* _Goal_
Copy out the records from their very beginning up to and including the line that contains "3475 millimetres", leaving the pictures out of your answer.
**** Entries supplied
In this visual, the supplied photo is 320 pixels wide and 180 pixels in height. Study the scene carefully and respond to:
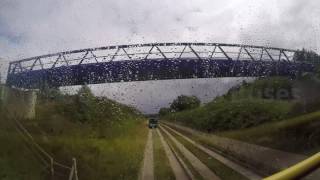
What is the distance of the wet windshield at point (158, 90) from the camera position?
3475 millimetres

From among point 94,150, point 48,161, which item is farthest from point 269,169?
point 48,161

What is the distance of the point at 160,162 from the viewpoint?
143 inches

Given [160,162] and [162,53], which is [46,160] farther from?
[162,53]

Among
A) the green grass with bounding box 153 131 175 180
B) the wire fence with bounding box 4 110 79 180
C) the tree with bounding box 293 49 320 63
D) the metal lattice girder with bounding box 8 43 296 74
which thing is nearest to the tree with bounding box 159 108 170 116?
the green grass with bounding box 153 131 175 180

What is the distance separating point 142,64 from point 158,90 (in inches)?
7.5

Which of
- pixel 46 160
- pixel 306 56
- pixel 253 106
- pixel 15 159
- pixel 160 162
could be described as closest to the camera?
pixel 15 159

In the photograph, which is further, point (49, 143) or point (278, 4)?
point (278, 4)

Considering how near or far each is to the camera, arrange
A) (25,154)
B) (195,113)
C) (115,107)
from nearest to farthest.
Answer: (25,154), (115,107), (195,113)

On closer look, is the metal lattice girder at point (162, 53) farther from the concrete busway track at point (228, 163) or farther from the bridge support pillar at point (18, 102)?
the concrete busway track at point (228, 163)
********
* _Right answer_
In this visual, the supplied photo is 320 pixels wide and 180 pixels in height. Study the scene carefully and respond to:
What is the distance of the wet windshield at point (158, 90) from the camera position?
3475 millimetres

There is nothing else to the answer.